Former National Security Adviser General Michael Flynn made some outrageous comments about the Holocaust recently. He said that there were “thousands of them and not many guards,” implying that the Jews could have fought bare-handed against machine gun nests and survived.

The Auschwitz-Birkenau Memorial and Museum was quick to point out that “the assertion that Jews could have easily resisted during deportations to extermination simply due to their numerical strength compared to the guards oversimplifies the dire circumstances they faced during the Holocaust. The sheer number of SS guards made resistance nearly impossible.”

I might add that the SS were the most barbaric, brutal, and cunning of all of the Nazi forces. They shot first and asked questions later. General Flynn is entirely wrong, but he does enable a discussion on Jewish resistance during the Holocaust.

The Warsaw Ghetto uprising is the most famous, but there were more. The Warsaw Ghetto uprising began on April 19, 1943, and was ended with a major assault by the SS on May 16, 1943. Some 700 Jewish fighters, who were barely armed, put up the greatest resistance ever seen in the history of mankind against the most terrifying and bestial army ever assembled. Some 7,000 Jews died fighting. Another 7,000 were captured and sent to the death camp Treblinka, where they were murdered. After the uprising, 42,000 Polish Jews were rounded up and killed in a two-day shooting spree dubbed Operation Harvest Festival by the Nazis.

Another, less-known, uprising took place in the Sobibor extermination camp, which was run by the SS and their Ukrainian supporters. On October 14, 1943, prisoners in Sobibor killed 11 members of the SS, including the deputy commandant Johann Nieman. Some 300 prisoners escaped. Only 50 survived the war.

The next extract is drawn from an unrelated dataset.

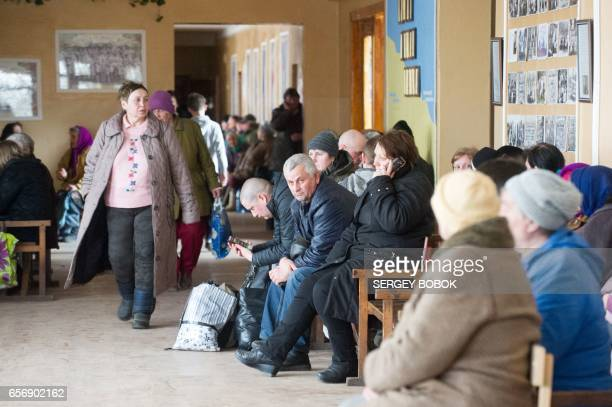 People who were evacuated due to a fire raging at a military munitions depot near the city of Balakliya wait on March 23 2017 at a school in the...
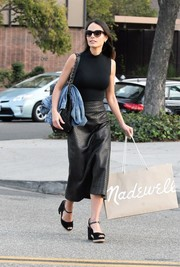 Jordana Brewster gave her outfit an edgy punch with a textured leather skirt.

There were many other lesser-known pockets of resistance. Jews tried resisting in over 100 ghettoes throughout Eastern Europe. They joined underground operations that helped eventually topple the Third Reich.

One story that gets very little attention is that of 17-year-old Herschel Grynszpan, who was a Jewish refugee living in Paris. In November 1938, he walked into the German Embassy there and killed Nazi diplomat Ernst vom Rath. Grynszpan was probably murdered by the Nazis, although his exact fate is somewhat murky. He was the first Jew to resist the Nazi onslaught.

General Flynn does not have a correct understanding of the Holocaust. I am afraid that many have a similar delusional perception. I would recommend that they talk to Holocaust survivors while they still can.


Joseph M. Frager is a physician and lifelong activist.